紅き業火
『汝!はよう後を追わぬか!あれは弟では無い!化生なのだ!追え!追って始末をしなければこの国は終わる!』
霧綱の頭に何者かが話掛けている。その声が剣からだと気づくのに時間は掛からなかった。
「化生め!弟を返せ!何故弟を誑かし、化生へと変えた!?」
霧綱は怒りの声を上げるが、剣は霧綱をまくし立てる。
『弟が大事ならば追え!逃げられる前に止めるのだ!弟が消えるぞ!』
弟が消える、その一言が霧綱を動かした、剣を落とし、牢を後にする……月は雲に隠れていたが、私宅の方向が妙に明るい事に気が付いた。
それを見て、何も考えずに霧綱は駆けた。
いや父と母、そして弟を憂いていたのだ。ただ生きていくなら二人だけでも十分出来るのだ、あばら家だろうがどこであろうが大切な者と生きていくには必要の無い物だ。
それに気が付くのは遅れてしまったが、まだ間に合うと自分に言い聞かせて自宅へと戻る……辺りは一面火の海だった。焼け落ち、禍々しい炎が私宅を包み、飲み込んでいる。屋根の上に化生が佇んでいる。まるで戦の幕開けだと言っているようだ。
「何て事を……」
それしか言葉が出てこなかった、燃え盛る業火の中、逃げ惑う人々が化生に気づき、恐怖の声を上げて慈悲を求めた。
弟だった化生は助けを求める人々を見ると、明らかに怒り、そして吼えた。
耳を劈く様な獣の声人々は身を竦め凍りつく、そして弟の体から溢れ出る黒い塊が一斉に飛び出す様相を目撃すると、怯え逃げ出した。

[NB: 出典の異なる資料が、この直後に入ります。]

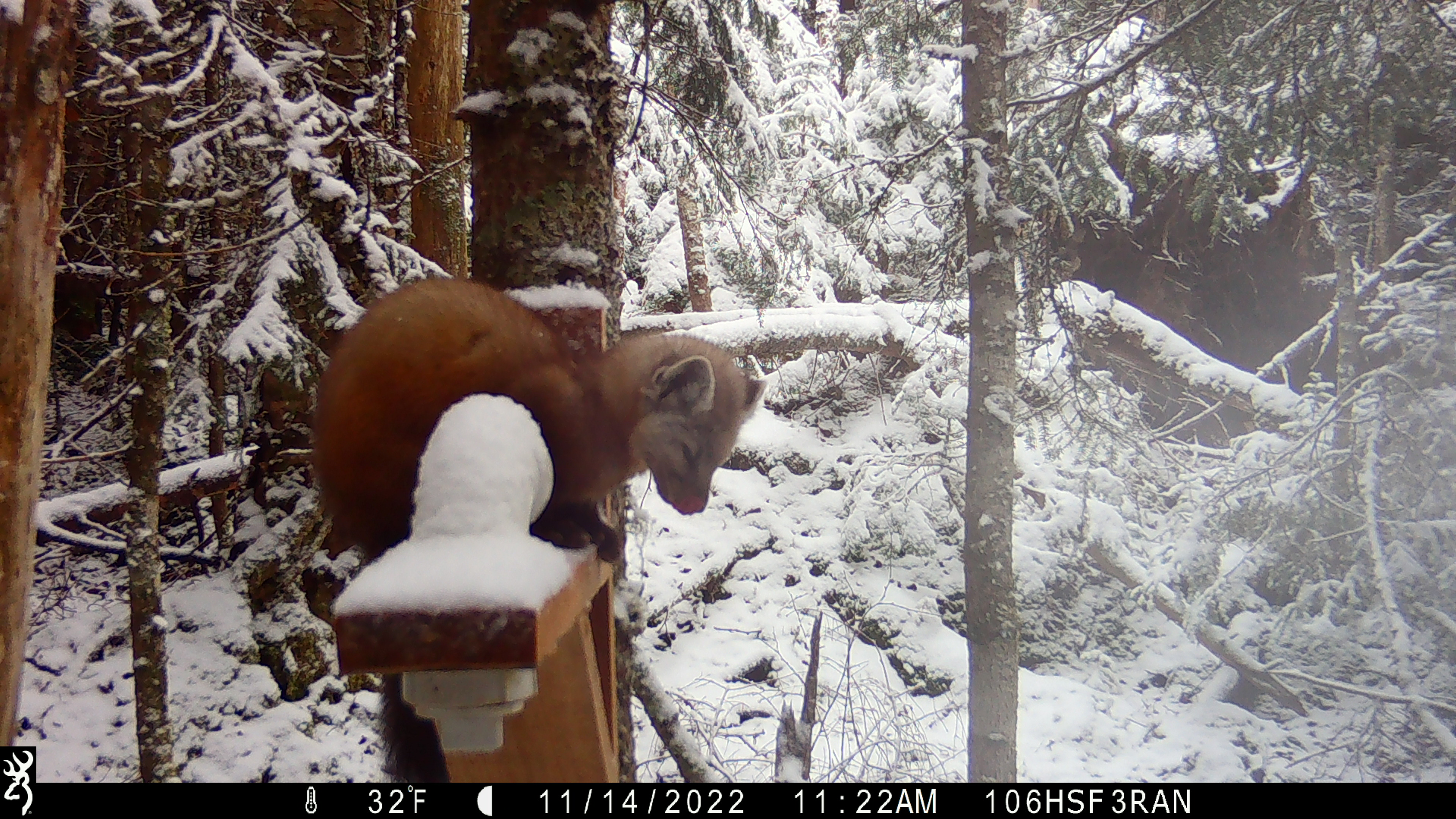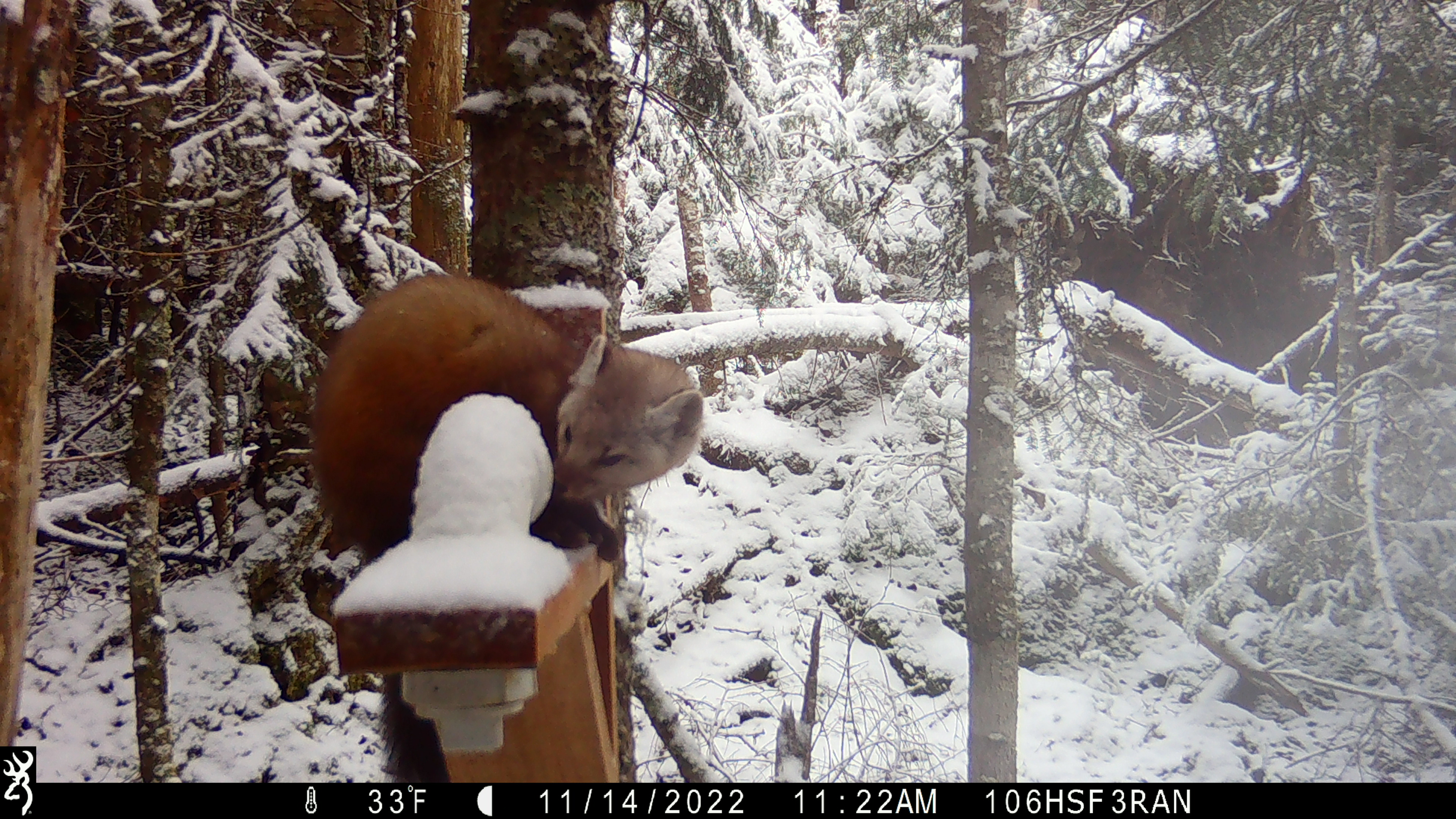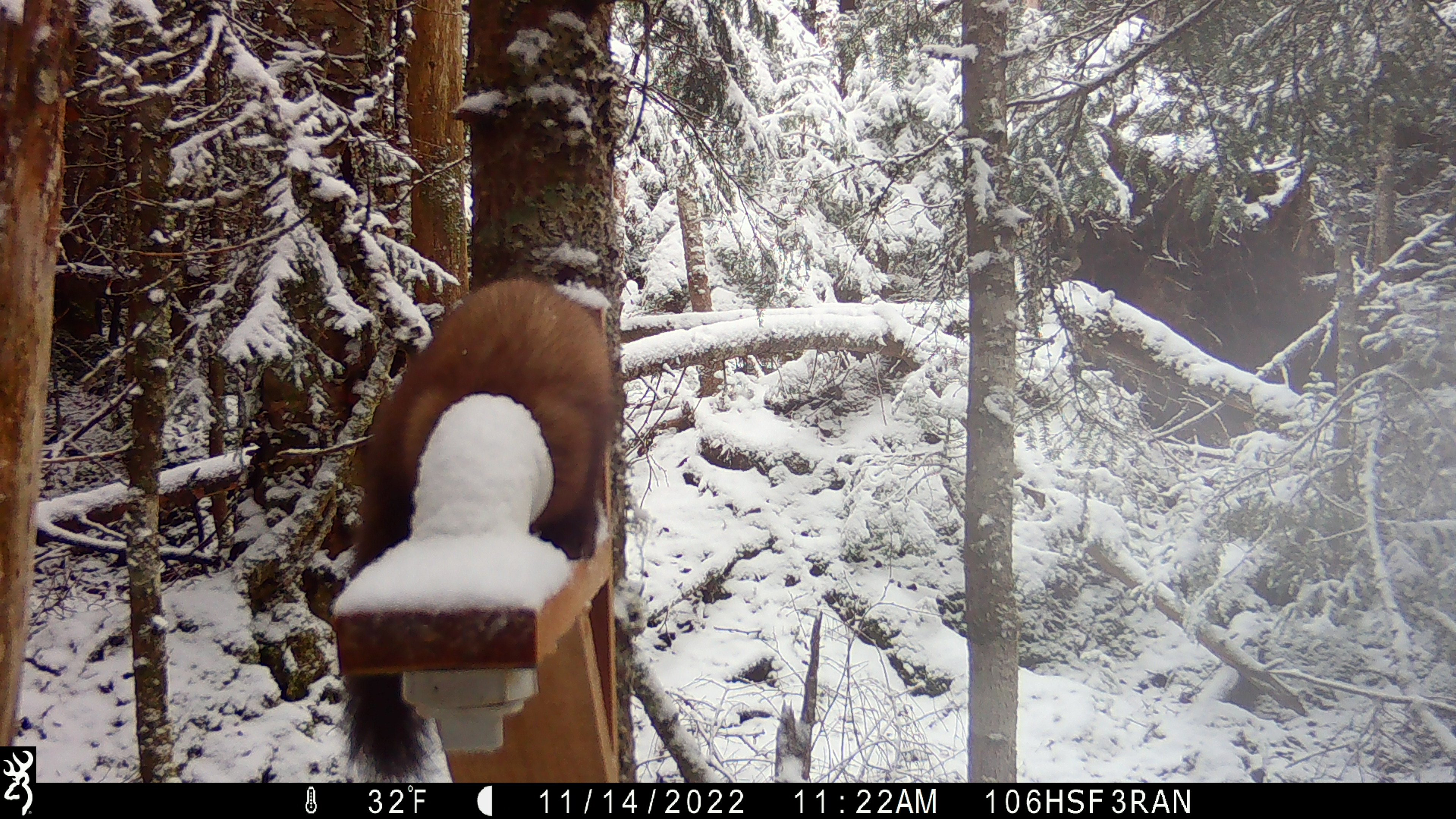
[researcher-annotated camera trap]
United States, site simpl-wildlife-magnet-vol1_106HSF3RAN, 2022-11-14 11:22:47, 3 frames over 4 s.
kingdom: Animalia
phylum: Chordata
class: Mammalia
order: Carnivora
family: Mustelidae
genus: Martes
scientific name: Martes americana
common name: american marten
American marten (Martes americana).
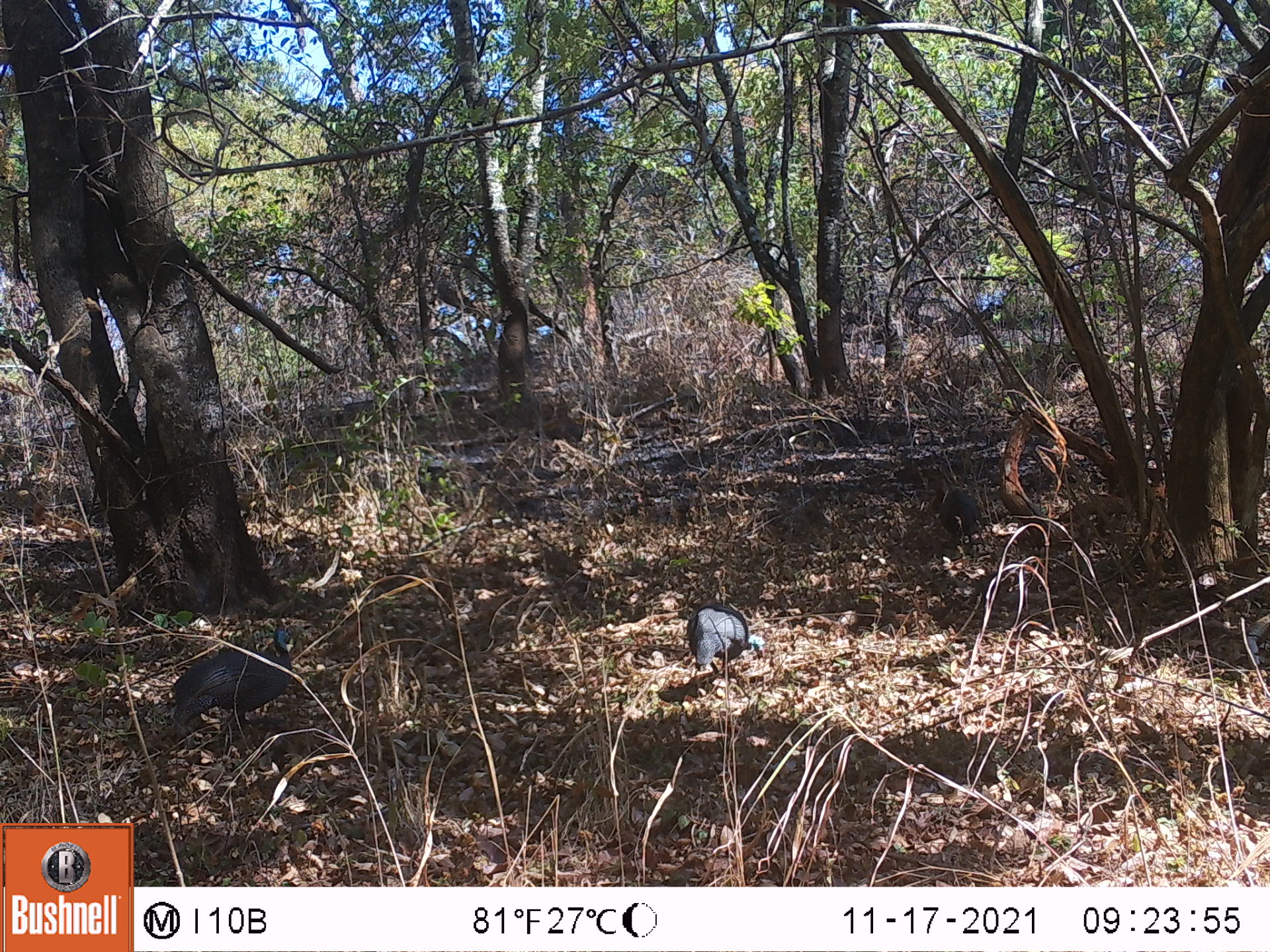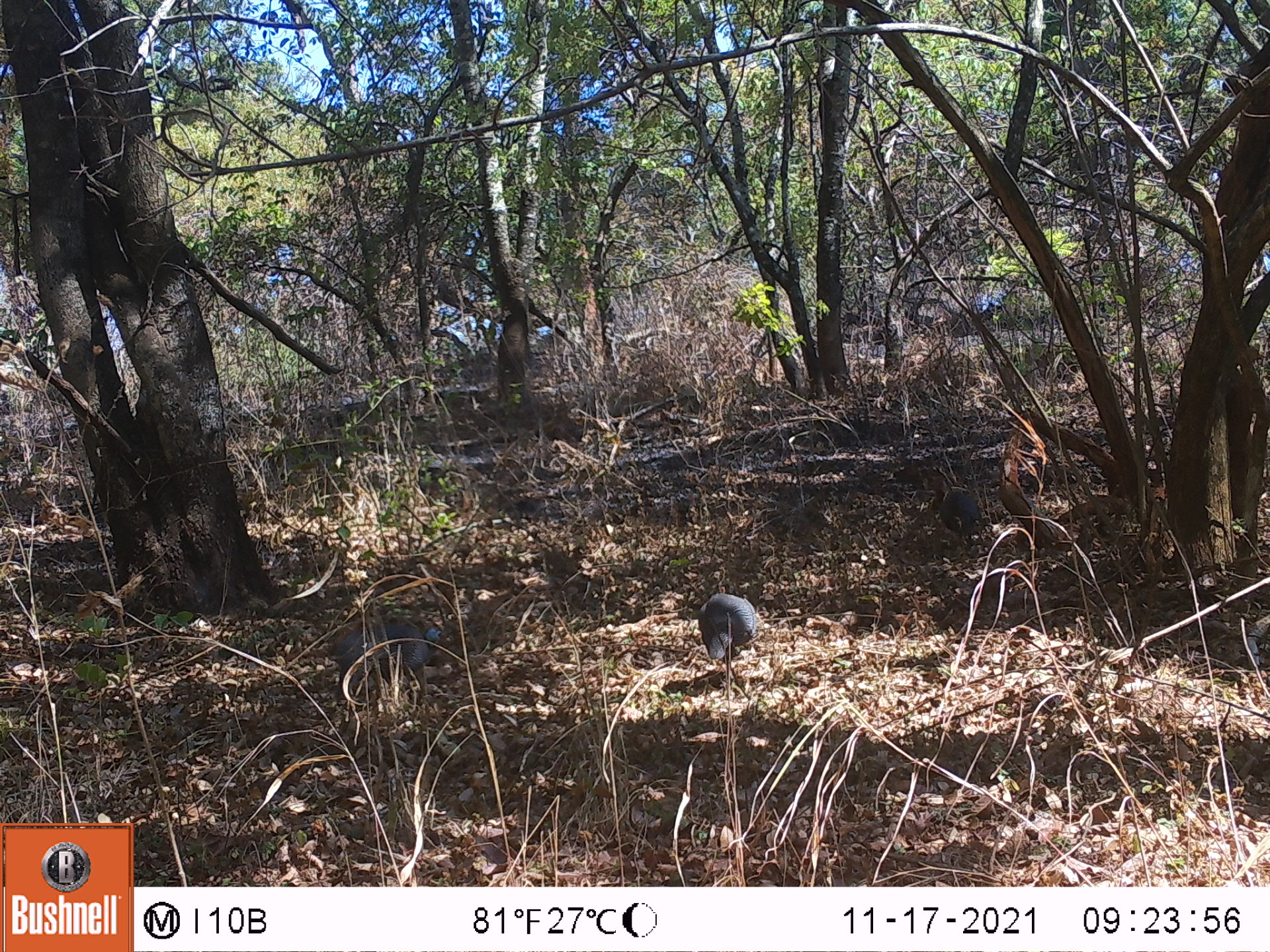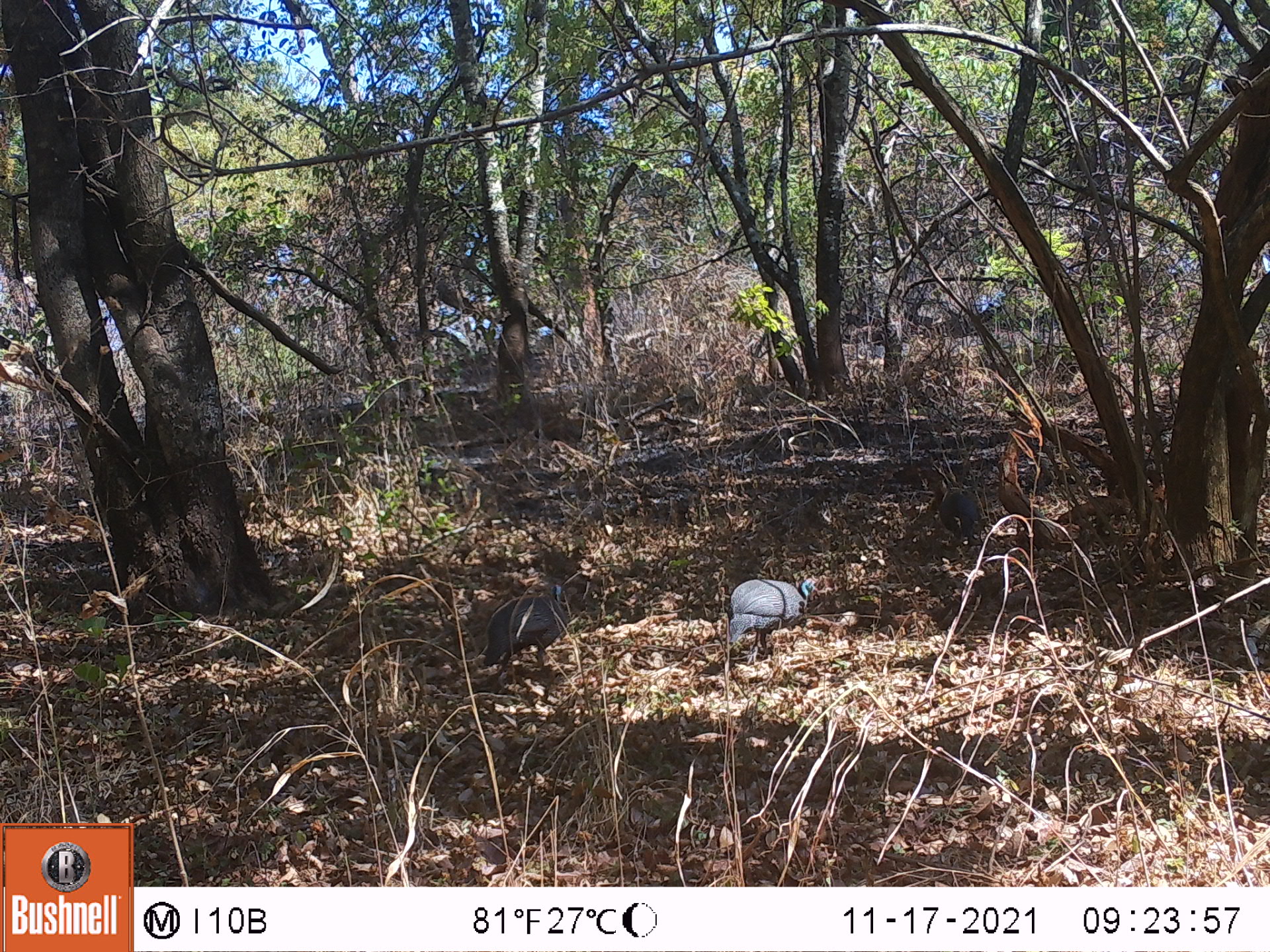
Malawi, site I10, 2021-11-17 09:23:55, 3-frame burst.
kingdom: Animalia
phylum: Chordata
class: Aves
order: Galliformes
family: Numididae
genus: Numida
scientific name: Numida meleagris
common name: helmeted guineafowl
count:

これが人だと、人間なんだと、他人を守る事もせず、我先と逃げる様をとくと見よと、そう弟は霧綱へ伝えたかったのかも知れない。
だが、霧綱は腕を広げ化生に対峙する。
狩衣が大きく揺れ動き、愛に満ちる微笑を変わらず化生へ、弟へ示した。
化生はそんな兄を悲しげに見つめた後、闇の中へと消えていく。
赤い、紅い火が煌々と霧綱を照らす、弟が居なくなった後でも、私宅を包む業火が収まった後でも、腕を広げ、家族が戻ってくる事を信じていた。
日が昇り……もう自分の下へ訪れる家族が居ない事を悟り、霧綱は子供の様に泣いた。
絶望に打ちひしがれる霧綱を、道を行き交う人々は、何もしなかった……腫れ物を見るような視線を霧綱に浴びせ、その場を後にする。
霧綱はひとしきり泣いた後、立ち上がり林の中へ消えた……その姿を最後に彼は消えた。霧綱が向かったのは誰も居ない牢だった。
「我が弟よ……何故誑かされた……何故我は気づかなかった……何故剣を見せてしまったのか……」
ぶつぶつと幽鬼の様に歩き、そして呟き、後悔した。
自分が弟と共に逃げ出さなかった事を。牢の床には白鞘に納められている剣が落ちている。
駆け寄り……そこで再び涙を流した。